[Records of spatial reasoning questions]
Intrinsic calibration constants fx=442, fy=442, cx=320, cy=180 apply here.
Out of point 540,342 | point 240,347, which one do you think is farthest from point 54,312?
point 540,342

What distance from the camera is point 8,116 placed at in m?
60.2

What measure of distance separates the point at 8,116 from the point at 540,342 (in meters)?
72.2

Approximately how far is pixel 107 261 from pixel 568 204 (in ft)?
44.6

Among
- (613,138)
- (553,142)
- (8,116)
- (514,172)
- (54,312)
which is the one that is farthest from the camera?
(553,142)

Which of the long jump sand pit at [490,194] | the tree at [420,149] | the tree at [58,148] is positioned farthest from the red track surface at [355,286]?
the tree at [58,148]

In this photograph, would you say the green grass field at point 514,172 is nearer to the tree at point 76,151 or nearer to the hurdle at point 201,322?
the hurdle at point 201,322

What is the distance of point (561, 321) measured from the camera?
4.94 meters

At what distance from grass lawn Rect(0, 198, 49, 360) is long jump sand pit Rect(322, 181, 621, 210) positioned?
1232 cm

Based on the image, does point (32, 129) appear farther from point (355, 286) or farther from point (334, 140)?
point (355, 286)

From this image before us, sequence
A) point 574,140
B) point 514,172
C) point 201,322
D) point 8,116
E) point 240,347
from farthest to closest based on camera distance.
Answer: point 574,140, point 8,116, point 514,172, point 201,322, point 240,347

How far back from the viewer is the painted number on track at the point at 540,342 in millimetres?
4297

### [DIRECTION]
Express the entire listing above as a JSON list of strings, with one string per line and blank lines omitted.

### [ANSWER FOR THE TASK]
[
  "Intrinsic calibration constants fx=442, fy=442, cx=320, cy=180 apply here.",
  "Out of point 540,342 | point 240,347, which one do you think is farthest from point 54,312?",
  "point 540,342",
  "What distance from the camera is point 8,116 placed at in m?",
  "60.2",
  "What measure of distance separates the point at 8,116 from the point at 540,342 (in meters)?",
  "72.2",
  "Approximately how far is pixel 107 261 from pixel 568 204 (in ft)?",
  "44.6",
  "Among",
  "- (613,138)",
  "- (553,142)",
  "- (8,116)",
  "- (514,172)",
  "- (54,312)",
  "which is the one that is farthest from the camera?",
  "(553,142)",
  "Which of the long jump sand pit at [490,194] | the tree at [420,149] | the tree at [58,148] is positioned farthest from the red track surface at [355,286]?",
  "the tree at [58,148]",
  "In this photograph, would you say the green grass field at point 514,172 is nearer to the tree at point 76,151 or nearer to the hurdle at point 201,322?",
  "the hurdle at point 201,322",
  "What is the distance of point (561, 321) measured from the camera?",
  "4.94 meters",
  "At what distance from grass lawn Rect(0, 198, 49, 360) is long jump sand pit Rect(322, 181, 621, 210) positioned?",
  "1232 cm",
  "Based on the image, does point (32, 129) appear farther from point (355, 286) or farther from point (334, 140)?",
  "point (355, 286)",
  "From this image before us, sequence",
  "A) point 574,140",
  "B) point 514,172",
  "C) point 201,322",
  "D) point 8,116",
  "E) point 240,347",
  "from farthest to closest based on camera distance.",
  "Answer: point 574,140, point 8,116, point 514,172, point 201,322, point 240,347",
  "How far back from the viewer is the painted number on track at the point at 540,342 in millimetres?",
  "4297"
]